I.                   Pendahuluan
         Pada mulanya warga HKBP relatif mudah mengidentifikasi sosok pelayan gereja sebagai pemimpin dan tokoh gereja yang sangat dihormati. Namun setelah tahun 70-an, lambat-laun warga HKBP semakin sulit mengidentifikasi pelayan gereja sebagai tokoh dan pemimpin rohani. Malahan, dua daluarsa terakhir, citra pelayan mulai menurun. Para pelayan gereja mungkin piawai dalam menakut-nakuti warga jemaat dengan ancaman neraka, dosa, dsb.
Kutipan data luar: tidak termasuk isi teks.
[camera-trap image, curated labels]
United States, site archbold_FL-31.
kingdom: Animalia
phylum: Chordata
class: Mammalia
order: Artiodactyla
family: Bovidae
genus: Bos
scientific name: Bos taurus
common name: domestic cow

Namun, warga jemaat menyaksikan sendiri perilaku sehari-hari sebagian pelayan gereja sangat bertolak belakang dengan isi khotbah-khotbahnya.
         Mungkin pentahbisan para pelayan gereja masih akan terus berlangsung sebagai tradisi birokratis, guna memenuhi kebutuhan tenaga “pelayan jemaat’ yang secara kuantitatif sangat cepat berkembang. Namun, pemahaman dan penghayatan akan makna pentahbisan tersebut terasa semakin kabur dan hambar didesak oleh ambisi jabatan, kuasa, dan roh materialisme. Untuk itulah penyaji memilih judul ini dengan tujuan agar para pelayan gereja khususnya pendeta menyadari dan kembali kepada tugas panggilannya sebagai penyambung lidah Allah. Untuk mempermudah pembahasan sajian ini, maka penyaji membuat sistematika penulisan sebagai berikut.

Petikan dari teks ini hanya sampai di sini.